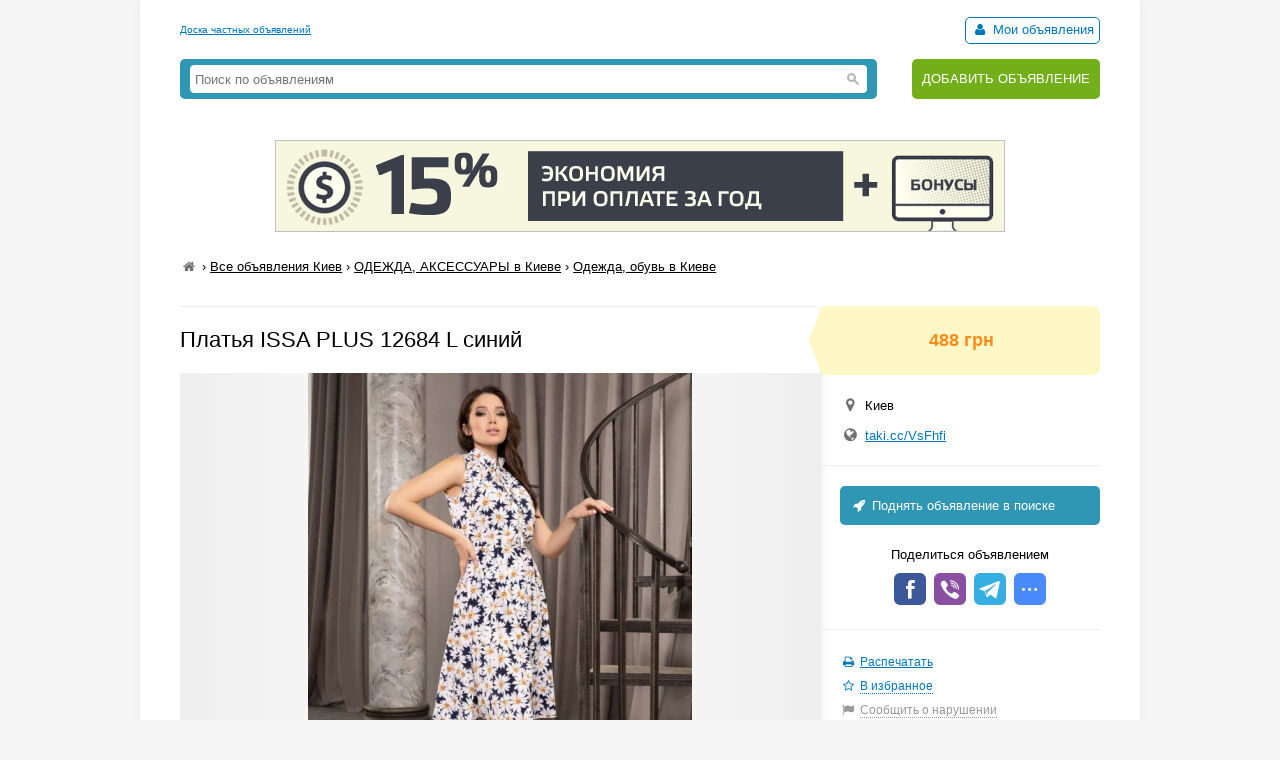

--- FILE ---
content_type: text/html; charset=UTF-8
request_url: https://myboard.com.ua/show_other/?id=282046&keywords=%D1%81%D0%B8%D0%BD%D0%B8%D0%B9,%20plus,%20issa
body_size: 528
content:
<div class="strong tcontainer40">Смотрите также</div>		<div class="list_post show_other_list_post">
			<table width="100%">
				<tr>
					<td width="80"><a href="/rubashki-issa-plus-gn-436-xl-sinijj_i291584"><img src="/uploads/board/thumbs/29/291584_0cbf72fc31.webp" alt="" title="Рубашки ISSA PLUS GN-436  XL синий" /></a></td>
					<td>
						<div class="fsize3 title"><a href="/rubashki-issa-plus-gn-436-xl-sinijj_i291584" title="Рубашки ISSA PLUS GN-436  XL синий в Киеве ">Рубашки ISSA PLUS GN-436  XL синий</a></div>
						<div class="fsize1 fcolor4" style="margin: 2px 0">
							Киев&nbsp;&nbsp;&nbsp;<span class="strong" >442 грн</span>
						</div>
					</td>
				</tr>
			</table>
		</div>		<div class="list_post show_other_list_post">
			<table width="100%">
				<tr>
					<td width="80"><a href="/rubashki-issa-plus-gn-436-m-sinijj_i291585"><img src="/uploads/board/thumbs/29/291585_0cbf72fc31.webp" alt="" title="Рубашки ISSA PLUS GN-436  M синий" /></a></td>
					<td>
						<div class="fsize3 title"><a href="/rubashki-issa-plus-gn-436-m-sinijj_i291585" title="Рубашки ISSA PLUS GN-436  M синий в Киеве ">Рубашки ISSA PLUS GN-436  M синий</a></div>
						<div class="fsize1 fcolor4" style="margin: 2px 0">
							Киев&nbsp;&nbsp;&nbsp;<span class="strong" >442 грн</span>
						</div>
					</td>
				</tr>
			</table>
		</div>		<div class="list_post show_other_list_post">
			<table width="100%">
				<tr>
					<td width="80"><a href="/svitera-issa-plus-wn19-99-m-temno-sinijj_i288002"><img src="/uploads/board/thumbs/28/288002_729edafa50.webp" alt="" title="Свитера ISSA PLUS WN19-99  M темно-синий" /></a></td>
					<td>
						<div class="fsize3 title"><a href="/svitera-issa-plus-wn19-99-m-temno-sinijj_i288002" title="Свитера ISSA PLUS WN19-99  M темно-синий в Киеве ">Свитера ISSA PLUS WN19-99  M темно-синий</a></div>
						<div class="fsize1 fcolor4" style="margin: 2px 0">
							Киев&nbsp;&nbsp;&nbsp;<span class="strong" >335 грн</span>
						</div>
					</td>
				</tr>
			</table>
		</div>		<div class="list_post show_other_list_post">
			<table width="100%">
				<tr>
					<td width="80"><a href="/remni-issa-plus-r1-23-universal-sinijj_i290050"><img src="/uploads/board/thumbs/29/290050_9c1e9ff60e.webp" alt="" title="Ремни ISSA PLUS R1-23  Universal синий" /></a></td>
					<td>
						<div class="fsize3 title"><a href="/remni-issa-plus-r1-23-universal-sinijj_i290050" title="Ремни ISSA PLUS R1-23  Universal синий в Киеве ">Ремни ISSA PLUS R1-23  Universal синий</a></div>
						<div class="fsize1 fcolor4" style="margin: 2px 0">
							Киев&nbsp;&nbsp;&nbsp;<span class="strong" >141 грн</span>
						</div>
					</td>
				</tr>
			</table>
		</div>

■ Task brief ■
Leaving the pictures out, output the material exactly as it appears.

■ Reply ■
--- FILE ---
content_type: text/html; charset=UTF-8
request_url: https://myboard.com.ua/show_other/?id=282046&keywords=%D1%81%D0%B8%D0%BD%D0%B8%D0%B9,%20plus,%20issa
body_size: 528
content:
<div class="strong tcontainer40">Смотрите также</div>		<div class="list_post show_other_list_post">
			<table width="100%">
				<tr>
					<td width="80"><a href="/rubashki-issa-plus-gn-436-xl-sinijj_i291584"><img src="/uploads/board/thumbs/29/291584_0cbf72fc31.webp" alt="" title="Рубашки ISSA PLUS GN-436  XL синий" /></a></td>
					<td>
						<div class="fsize3 title"><a href="/rubashki-issa-plus-gn-436-xl-sinijj_i291584" title="Рубашки ISSA PLUS GN-436  XL синий в Киеве ">Рубашки ISSA PLUS GN-436  XL синий</a></div>
						<div class="fsize1 fcolor4" style="margin: 2px 0">
							Киев&nbsp;&nbsp;&nbsp;<span class="strong" >442 грн</span>
						</div>
					</td>
				</tr>
			</table>
		</div>		<div class="list_post show_other_list_post">
			<table width="100%">
				<tr>
					<td width="80"><a href="/rubashki-issa-plus-gn-436-m-sinijj_i291585"><img src="/uploads/board/thumbs/29/291585_0cbf72fc31.webp" alt="" title="Рубашки ISSA PLUS GN-436  M синий" /></a></td>
					<td>
						<div class="fsize3 title"><a href="/rubashki-issa-plus-gn-436-m-sinijj_i291585" title="Рубашки ISSA PLUS GN-436  M синий в Киеве ">Рубашки ISSA PLUS GN-436  M синий</a></div>
						<div class="fsize1 fcolor4" style="margin: 2px 0">
							Киев&nbsp;&nbsp;&nbsp;<span class="strong" >442 грн</span>
						</div>
					</td>
				</tr>
			</table>
		</div>		<div class="list_post show_other_list_post">
			<table width="100%">
				<tr>
					<td width="80"><a href="/svitera-issa-plus-wn19-99-m-temno-sinijj_i288002"><img src="/uploads/board/thumbs/28/288002_729edafa50.webp" alt="" title="Свитера ISSA PLUS WN19-99  M темно-синий" /></a></td>
					<td>
						<div class="fsize3 title"><a href="/svitera-issa-plus-wn19-99-m-temno-sinijj_i288002" title="Свитера ISSA PLUS WN19-99  M темно-синий в Киеве ">Свитера ISSA PLUS WN19-99  M темно-синий</a></div>
						<div class="fsize1 fcolor4" style="margin: 2px 0">
							Киев&nbsp;&nbsp;&nbsp;<span class="strong" >335 грн</span>
						</div>
					</td>
				</tr>
			</table>
		</div>		<div class="list_post show_other_list_post">
			<table width="100%">
				<tr>
					<td width="80"><a href="/remni-issa-plus-r1-23-universal-sinijj_i290050"><img src="/uploads/board/thumbs/29/290050_9c1e9ff60e.webp" alt="" title="Ремни ISSA PLUS R1-23  Universal синий" /></a></td>
					<td>
						<div class="fsize3 title"><a href="/remni-issa-plus-r1-23-universal-sinijj_i290050" title="Ремни ISSA PLUS R1-23  Universal синий в Киеве ">Ремни ISSA PLUS R1-23  Universal синий</a></div>
						<div class="fsize1 fcolor4" style="margin: 2px 0">
							Киев&nbsp;&nbsp;&nbsp;<span class="strong" >141 грн</span>
						</div>
					</td>
				</tr>
			</table>
		</div>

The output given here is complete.